The TPC occupies ~5,000 sq ft of wet-lab space on the fifth floor of the BJC Institute of Health (BJCIH) and an additional 2,800 sq ft of space at an off-site facility that supports biospecimen storage. The laboratory provides facilities and technical resources to support collection, processing, annotation and intermediate to long-term storage of human-derived biospecimens for life science and biomedical research. The TPC provides traditional clinical specimen processing, as well as histological services, access to a Board certified Pathologist for specimen and project review and molecular preparative services to generate molecular derivatives in support of Next-generation genomic, transcriptomic, metabolomic and proteomic analyses. In addition to providing fee-for-service technical support the TPC also manages an archive of snap-frozen biospecimens (tumor tissue, non-malignant tissue, serum, plasma) and corresponding de-identified pathology and demographic data from patients with a variety of solid and hematologic malignancies. Upon request, and with appropriate IRB-approval, the TPC can make these specimen available for investigator-initiated studies. The TPC laboratory is equipped with standard instrumentation for blood processing, histology, nucleic acid isolation and specimen quality assessment. The laboratory has refrigerated, ultralow and standard mechanical freezers and LN2 vapor storage tanks for intermediate to long-term biospecimen storage. All storage units are connected to a Rees Scientific environmental temperature monitoring system and the laboratory has a sufficient number of refrigerated back-up units, and 24 hour a day staff monitoring, to ensure that proper storage temperatures are maintained for all biospecimens.

Access

Service available to Washington University only.
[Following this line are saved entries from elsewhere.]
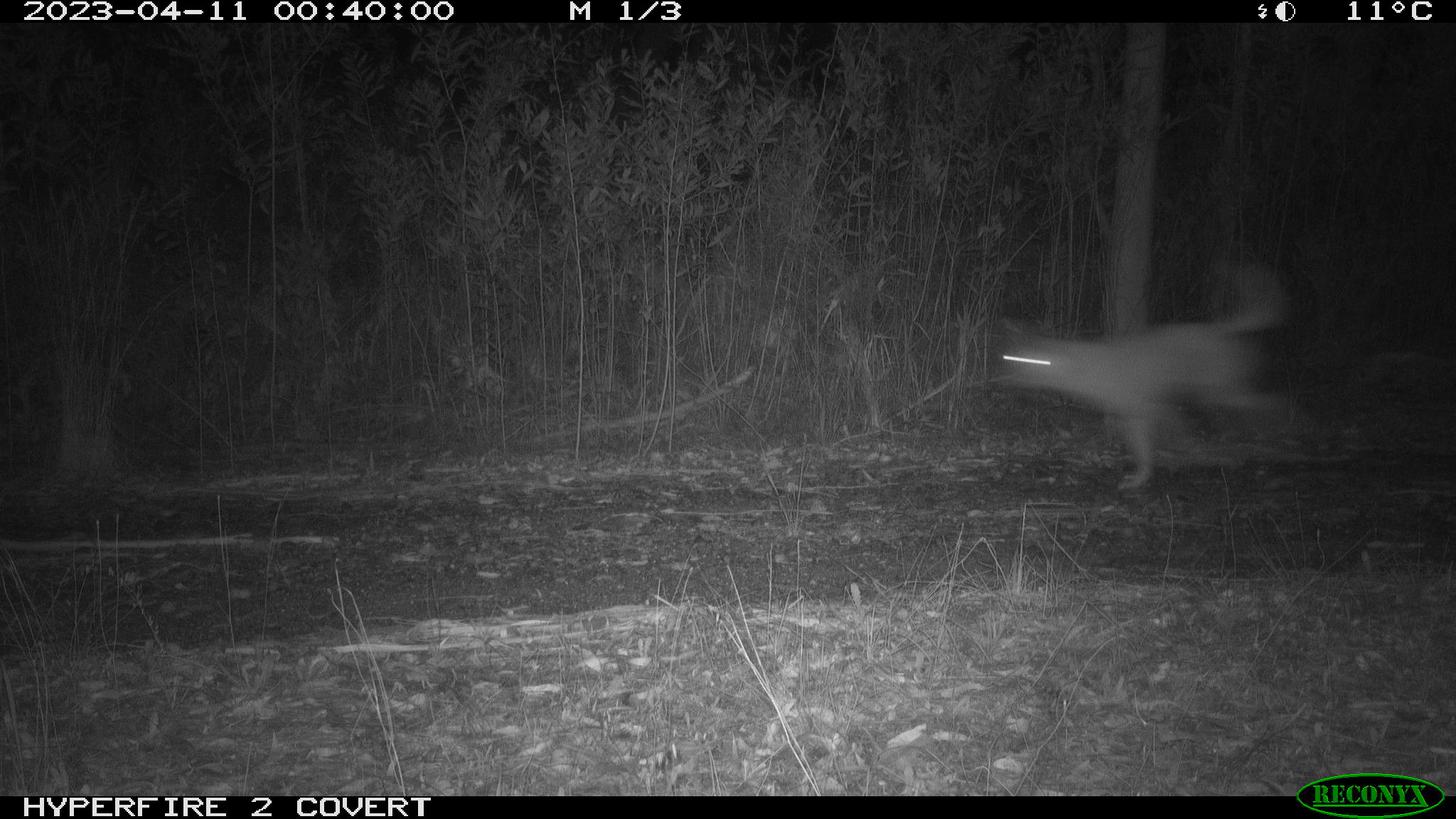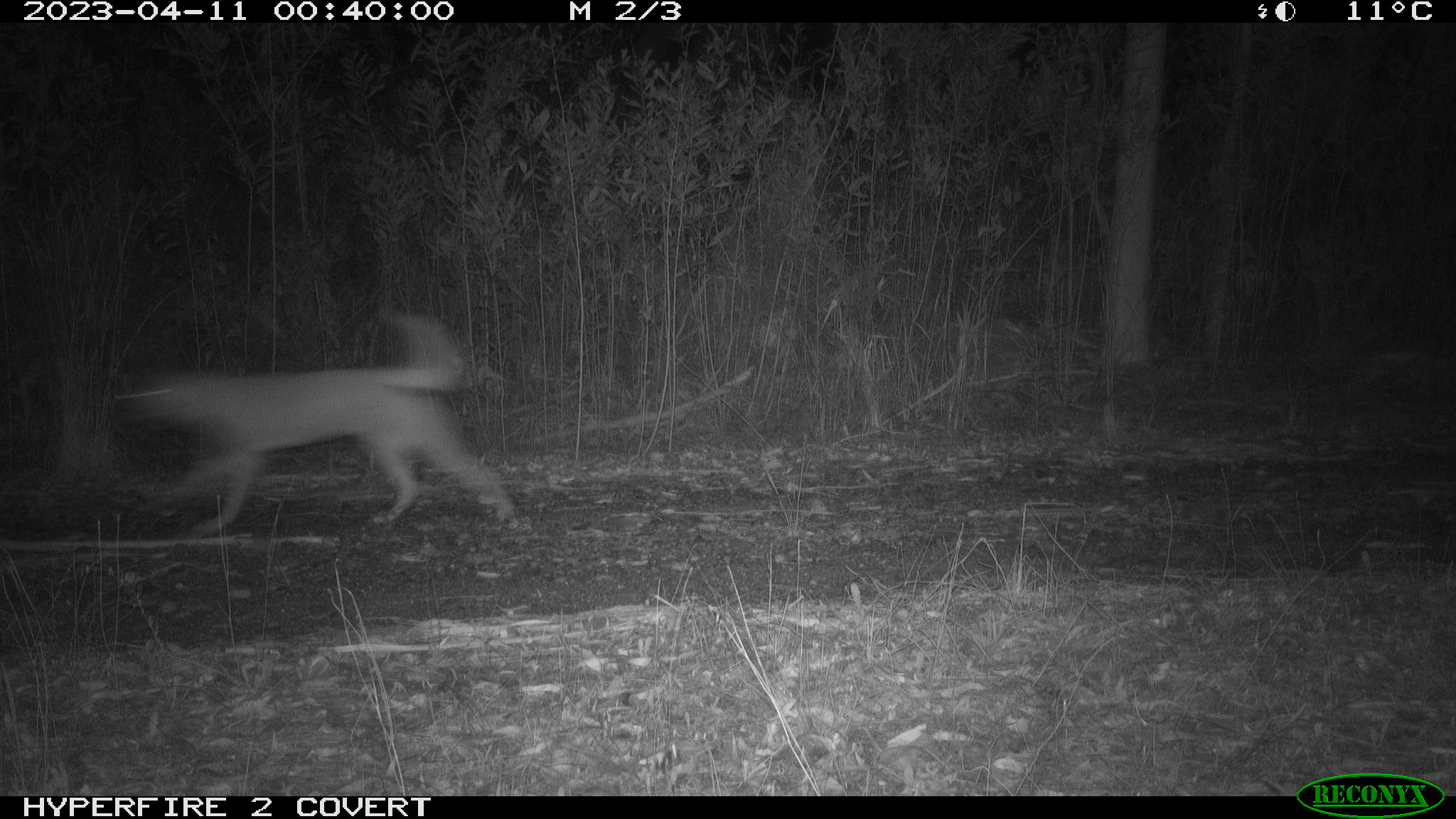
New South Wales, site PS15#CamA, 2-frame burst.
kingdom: Animalia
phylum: Chordata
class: Mammalia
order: Carnivora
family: Canidae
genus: Canis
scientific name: Canis familiaris dingo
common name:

Priority service for All entities, including for-profit organizations.

Additional information:

Priority is given to Siteman Cancer Center members.​

Services

  • Preparation and distribution of protocol-specific biospecimen procurement and shipping kits
  • Processing, storage, and distribution of solid tissue and fluid biospecimens (frozen tissue, fixed tissue, blood, serum, plasma)
  • Coding and distribution of fresh tissue biospecimens and clinical pathology case material (‘Honest Broker’ service) for research use
  • Extraction and quality assurance of nucleic acids from solid tissue, cell and fluid biospecimens
  • Tissue processing (fixation and embedding), histological sectioning, and routine staining of fixed and frozen tissues
  • Access to an archive of frozen serum, tumor, and non malignant tissue specimens for pilot studies
  • Pathology interpretation/slide review
  • Scientific consultation regarding specimen collection and biobanking
  • Consultation regarding informed consent/ IRB procedures

Equipment

  • Ultralow mechanical freezers
  • Liquid nitrogen storage systems
  • Specimen freezing baths
  • Cryostats
  • Microtome
  • Tissue processor
  • Paraffin embedding station
  • Clinical centrifuges
  • Molecular centrifuges
  • Standard light microscope
  • Agilent 4200 TapeStation
  • Nanosight NS300 Nanoparticle Assessment Device
  • Nanodrop fiber optic spectrophotometer
  • Qubit 2.0 Fluorometer
  • QIACube instruments for automated sample preparation using QIAGEN spin-column kit platform
  • Equipment and supplies for standard histological staining
  • Equipment and supplies for nucleic acid isolation and quality assessment
  • All refrigerators, mechanical freezers and liquid nitrogen storage systems are connected to a 24 hour Rees Scientific automated environmental temperature monitoring system
  • Biospecimen data entry and tracking is accomplished using the web-based OpenSpecimen, housed within the WUCON network and maintained by the Center for Bioinformatics Core (CBMI)

Pricing

Pricing is subject to core verification

Core has a charge-back structure where specimen procurement, processing, distribution and storage services are charged to the investigator.